Our competitors

Last night I watched a television programme about ants. They are, apparently, eusocial. This means they have highly developed patterns of cooperation. They organise between them who does what, and they look after each other. It makes them exceptionally successful, able to bite people all over the world.

But for humans it’s different. The mantra for us, these days, is competitiveness. We are constantly up against ‘our competitors’. Those years at the end of the Second World War when our grandparents became internationalists, wanted to improve the state of the whole world, and created the United Nations, the World Health Organisation, the International Declaration of Human Rights and other international agencies, have gone.

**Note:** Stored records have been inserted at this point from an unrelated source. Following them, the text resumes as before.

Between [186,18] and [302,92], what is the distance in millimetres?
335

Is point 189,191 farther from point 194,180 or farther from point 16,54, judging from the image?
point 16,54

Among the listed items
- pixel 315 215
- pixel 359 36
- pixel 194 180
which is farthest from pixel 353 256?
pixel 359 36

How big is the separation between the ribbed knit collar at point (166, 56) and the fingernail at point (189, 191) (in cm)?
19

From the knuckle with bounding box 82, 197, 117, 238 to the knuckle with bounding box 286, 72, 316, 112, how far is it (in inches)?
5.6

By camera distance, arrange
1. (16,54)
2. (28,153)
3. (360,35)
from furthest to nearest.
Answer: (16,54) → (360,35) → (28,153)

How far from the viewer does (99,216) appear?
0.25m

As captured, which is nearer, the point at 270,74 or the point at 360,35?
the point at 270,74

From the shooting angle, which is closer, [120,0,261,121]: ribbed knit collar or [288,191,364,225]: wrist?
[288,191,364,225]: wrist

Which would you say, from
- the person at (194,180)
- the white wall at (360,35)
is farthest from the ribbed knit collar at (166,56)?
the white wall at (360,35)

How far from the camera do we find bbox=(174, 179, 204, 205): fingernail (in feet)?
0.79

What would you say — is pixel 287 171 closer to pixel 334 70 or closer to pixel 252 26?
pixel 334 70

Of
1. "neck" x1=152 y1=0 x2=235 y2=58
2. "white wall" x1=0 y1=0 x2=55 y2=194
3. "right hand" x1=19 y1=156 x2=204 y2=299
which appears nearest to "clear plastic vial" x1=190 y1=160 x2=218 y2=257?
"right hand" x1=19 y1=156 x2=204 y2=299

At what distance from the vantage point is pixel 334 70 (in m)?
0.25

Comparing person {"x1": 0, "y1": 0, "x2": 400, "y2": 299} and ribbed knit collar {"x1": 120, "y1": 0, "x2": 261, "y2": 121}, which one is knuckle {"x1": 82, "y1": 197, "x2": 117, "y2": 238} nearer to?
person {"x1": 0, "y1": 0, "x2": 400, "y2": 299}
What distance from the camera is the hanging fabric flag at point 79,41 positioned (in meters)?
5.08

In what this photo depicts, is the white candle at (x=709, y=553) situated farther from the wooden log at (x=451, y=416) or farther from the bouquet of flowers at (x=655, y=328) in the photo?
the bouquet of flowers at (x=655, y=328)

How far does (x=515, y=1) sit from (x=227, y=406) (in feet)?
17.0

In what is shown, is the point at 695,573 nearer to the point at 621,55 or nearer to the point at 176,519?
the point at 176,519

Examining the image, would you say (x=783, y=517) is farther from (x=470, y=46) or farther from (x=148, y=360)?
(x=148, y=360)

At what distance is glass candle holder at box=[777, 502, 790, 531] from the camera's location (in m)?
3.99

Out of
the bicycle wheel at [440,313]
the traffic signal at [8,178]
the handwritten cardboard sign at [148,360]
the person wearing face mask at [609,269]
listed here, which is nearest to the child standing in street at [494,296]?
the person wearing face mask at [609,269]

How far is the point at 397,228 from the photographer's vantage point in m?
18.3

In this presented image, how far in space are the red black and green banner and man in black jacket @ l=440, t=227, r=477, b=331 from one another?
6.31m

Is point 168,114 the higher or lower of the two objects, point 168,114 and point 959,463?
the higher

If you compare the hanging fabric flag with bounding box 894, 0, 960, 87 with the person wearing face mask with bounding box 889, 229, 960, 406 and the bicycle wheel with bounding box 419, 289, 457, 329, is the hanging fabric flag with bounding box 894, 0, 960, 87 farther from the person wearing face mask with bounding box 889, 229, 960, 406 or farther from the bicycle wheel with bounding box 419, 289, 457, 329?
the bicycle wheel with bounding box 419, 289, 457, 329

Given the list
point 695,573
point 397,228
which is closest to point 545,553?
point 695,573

The dominant narrative these days is not that we should cooperate to build a better society, but that most of us should accept lower wages and poorer living conditions in order to compete successfully against countless others who are also accepting ever-increasing sacrifices to compete against us.

It’s a different vision of what human life is about: what’s possible, what’s desirable, what’s to be expected.

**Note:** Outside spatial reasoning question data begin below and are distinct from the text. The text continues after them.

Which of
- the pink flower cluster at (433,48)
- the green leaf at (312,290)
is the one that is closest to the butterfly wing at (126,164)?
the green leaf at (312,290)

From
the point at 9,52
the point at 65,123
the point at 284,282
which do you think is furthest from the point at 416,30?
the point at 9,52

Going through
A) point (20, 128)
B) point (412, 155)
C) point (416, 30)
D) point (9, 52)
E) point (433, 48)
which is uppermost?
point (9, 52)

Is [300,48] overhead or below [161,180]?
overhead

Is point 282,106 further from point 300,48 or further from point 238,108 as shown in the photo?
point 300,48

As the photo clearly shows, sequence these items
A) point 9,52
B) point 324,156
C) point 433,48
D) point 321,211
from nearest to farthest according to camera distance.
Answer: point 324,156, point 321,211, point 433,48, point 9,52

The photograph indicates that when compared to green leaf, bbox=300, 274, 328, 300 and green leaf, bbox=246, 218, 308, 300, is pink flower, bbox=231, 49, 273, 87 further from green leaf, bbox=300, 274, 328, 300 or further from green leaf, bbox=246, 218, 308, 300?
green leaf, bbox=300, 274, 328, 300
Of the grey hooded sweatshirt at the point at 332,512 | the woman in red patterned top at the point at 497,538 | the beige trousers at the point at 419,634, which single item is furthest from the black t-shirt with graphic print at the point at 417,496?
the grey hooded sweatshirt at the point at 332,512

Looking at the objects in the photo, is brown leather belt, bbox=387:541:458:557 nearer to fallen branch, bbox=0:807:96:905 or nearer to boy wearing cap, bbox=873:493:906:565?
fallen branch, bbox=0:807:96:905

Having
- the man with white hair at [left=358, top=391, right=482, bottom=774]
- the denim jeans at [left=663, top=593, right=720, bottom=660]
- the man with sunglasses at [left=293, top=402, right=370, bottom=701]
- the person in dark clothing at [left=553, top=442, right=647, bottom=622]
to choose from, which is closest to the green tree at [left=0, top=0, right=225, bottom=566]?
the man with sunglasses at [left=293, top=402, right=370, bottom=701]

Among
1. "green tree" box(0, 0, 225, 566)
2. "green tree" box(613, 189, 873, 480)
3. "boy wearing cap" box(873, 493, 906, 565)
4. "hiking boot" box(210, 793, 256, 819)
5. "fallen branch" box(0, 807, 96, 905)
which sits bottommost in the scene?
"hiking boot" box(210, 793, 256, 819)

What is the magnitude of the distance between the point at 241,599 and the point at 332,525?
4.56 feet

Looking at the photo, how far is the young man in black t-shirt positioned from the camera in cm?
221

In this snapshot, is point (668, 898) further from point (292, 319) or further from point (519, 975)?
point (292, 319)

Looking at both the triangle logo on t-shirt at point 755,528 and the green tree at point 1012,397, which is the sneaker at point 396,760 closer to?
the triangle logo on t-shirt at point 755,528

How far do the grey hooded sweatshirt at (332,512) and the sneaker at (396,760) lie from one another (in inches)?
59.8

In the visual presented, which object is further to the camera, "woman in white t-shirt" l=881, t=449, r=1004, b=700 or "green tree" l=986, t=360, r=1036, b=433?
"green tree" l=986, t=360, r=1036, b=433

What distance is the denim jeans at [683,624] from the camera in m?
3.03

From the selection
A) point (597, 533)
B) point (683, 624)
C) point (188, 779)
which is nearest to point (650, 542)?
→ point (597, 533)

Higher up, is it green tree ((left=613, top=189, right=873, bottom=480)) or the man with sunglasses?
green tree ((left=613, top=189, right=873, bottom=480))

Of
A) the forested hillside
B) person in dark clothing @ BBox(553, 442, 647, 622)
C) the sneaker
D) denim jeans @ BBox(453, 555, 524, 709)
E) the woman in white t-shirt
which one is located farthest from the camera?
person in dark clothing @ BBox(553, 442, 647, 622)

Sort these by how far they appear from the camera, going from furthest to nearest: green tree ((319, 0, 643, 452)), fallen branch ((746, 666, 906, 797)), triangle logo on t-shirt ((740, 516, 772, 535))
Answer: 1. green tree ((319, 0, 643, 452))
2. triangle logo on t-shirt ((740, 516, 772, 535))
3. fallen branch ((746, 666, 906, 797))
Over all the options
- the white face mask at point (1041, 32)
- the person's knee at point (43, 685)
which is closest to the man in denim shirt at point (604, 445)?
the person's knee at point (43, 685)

Differences like this have existed all through history. They play a major part in the Bible. A key difference between the Hebrew scriptures (the Christian ‘Old Testament’) and other ancient near eastern texts of their time is the belief that there is only one god. Typically in the ancient near east, each nation had its national god. There were other gods too – forces of nature, demons causing illnesses – but the national god was the one who defended the nation and fought in its wars. Greeks and Romans would later identify their gods with each other – Zeus with Jupiter, Artemis with Diana – but Assyrians, Babylonians and Hittites thought that just as they fought each other in wars, so did their gods. If Babylonians have been created by the god Marduk and Assyrians have been created by Assur, it is not self-evident that they have any common interests, let alone that they would all benefit by living together in peace and harmony.

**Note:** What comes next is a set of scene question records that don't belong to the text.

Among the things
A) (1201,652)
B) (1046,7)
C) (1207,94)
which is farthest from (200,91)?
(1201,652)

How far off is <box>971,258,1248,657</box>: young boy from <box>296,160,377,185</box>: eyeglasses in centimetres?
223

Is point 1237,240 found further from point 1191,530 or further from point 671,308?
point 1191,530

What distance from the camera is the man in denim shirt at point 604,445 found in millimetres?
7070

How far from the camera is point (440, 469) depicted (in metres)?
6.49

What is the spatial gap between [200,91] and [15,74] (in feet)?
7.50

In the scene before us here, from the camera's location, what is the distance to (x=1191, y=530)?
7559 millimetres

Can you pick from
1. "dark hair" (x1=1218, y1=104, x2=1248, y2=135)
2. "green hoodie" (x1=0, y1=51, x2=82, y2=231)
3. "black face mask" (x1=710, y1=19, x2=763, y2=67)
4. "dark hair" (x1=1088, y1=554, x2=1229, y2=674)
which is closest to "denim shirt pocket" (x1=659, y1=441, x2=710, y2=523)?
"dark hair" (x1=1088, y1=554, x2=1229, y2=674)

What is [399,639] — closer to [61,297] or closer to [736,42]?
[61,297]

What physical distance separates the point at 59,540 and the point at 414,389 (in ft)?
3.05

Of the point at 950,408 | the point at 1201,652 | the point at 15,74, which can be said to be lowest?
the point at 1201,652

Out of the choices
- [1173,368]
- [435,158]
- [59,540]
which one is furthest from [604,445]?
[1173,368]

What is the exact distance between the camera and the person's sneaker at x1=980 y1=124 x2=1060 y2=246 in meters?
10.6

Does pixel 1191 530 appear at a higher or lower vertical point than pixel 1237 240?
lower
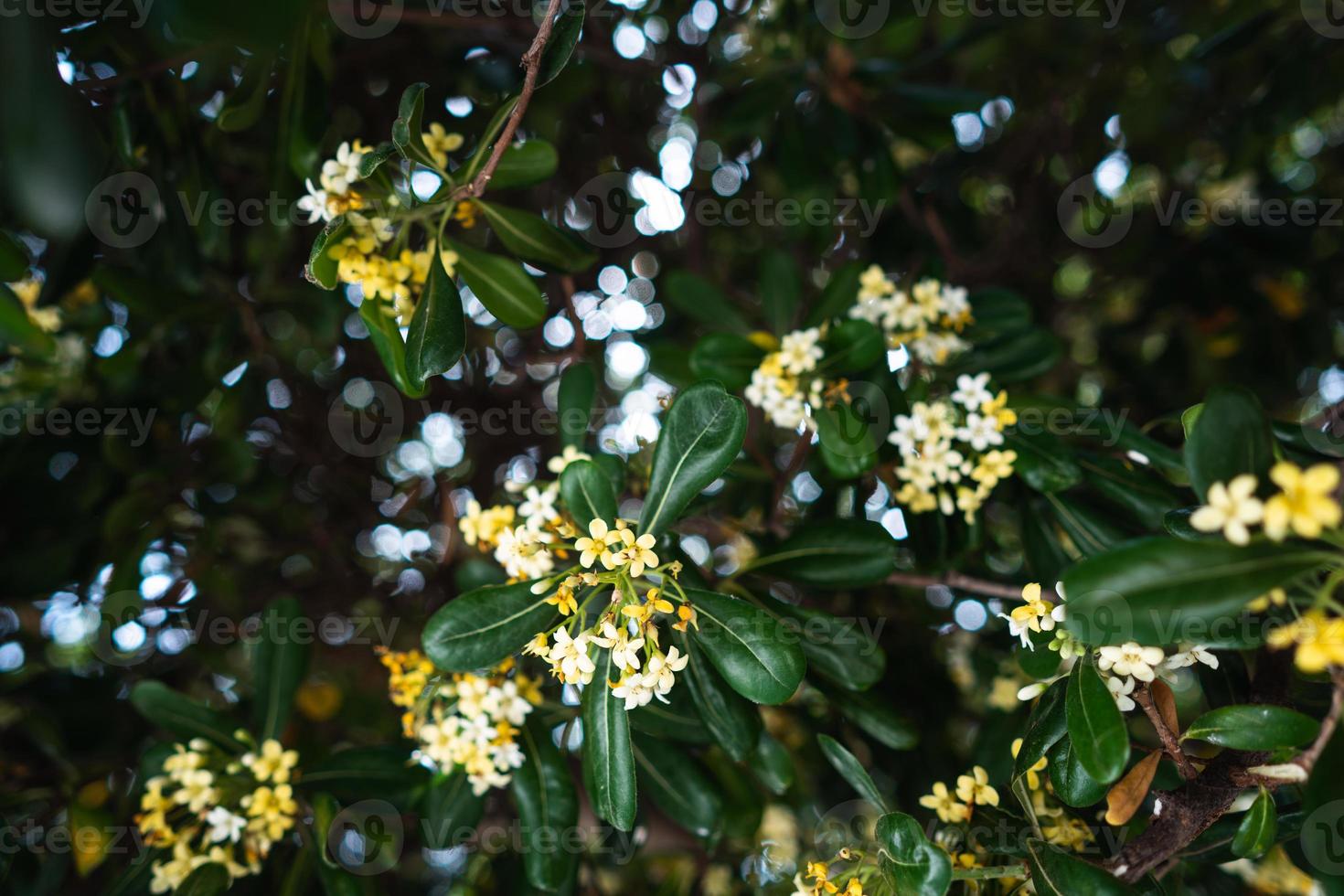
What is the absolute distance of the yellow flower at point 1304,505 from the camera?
85cm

Monotheism changes all this.

Have you not known? Have you not heard?
Has it not been told you from the beginning?
Have you not understood from the foundations of the earth?
It is he who sits above the circle of the earth,
and its inhabitants are like grasshoppers:
who stretches out the heavens like a curtain,
and spreads them like a tent to live in;
who brings princes to naught,
and makes the rulers of the earth as nothing. (Isaiah 40:21-23)

If the different nations were made by different gods for different purposes, irresolvable conflict is only to be expected. If, on the other hand, we have all been created by the same god, and if that god has consistent purposes, then the purpose of my life ought to be compatible with the purpose of yours, and so on all round the world. There is reason to believe it possible for us all to live together in peace and harmony, cooperating with each other to make life better for each other.

Gerd Theissen argues that ‘the Jewish monotheism which came into being in the situation of a defeated people ravaged by war, embraced the unique vision of an overcoming of war.’ This is because ‘When everyone recognizes the one and only God, there can be no more wars; this is a logical notion, if wars are wars between different gods’ (Biblical Faith: An Evolutionary Approach, Philadelphia: Fortress, 1985, p. 71. Realistically, he adds that ‘this logic does not govern the behavior of Jews, Christians, and Moslems’.)

Thus the idea that all people were created by the same god, with a consistent purpose, changes perceptions of humanity. What is most significant about foreigners is what they have in common with us, not what makes them different. They share with us a common purpose.

Today, though, the dominant narrative is that God has no place in the public sphere. Once again competition takes precedence over competition in public discourse. Whether it ‘works’ better depends on what your priorities are; but for my money, ants do better.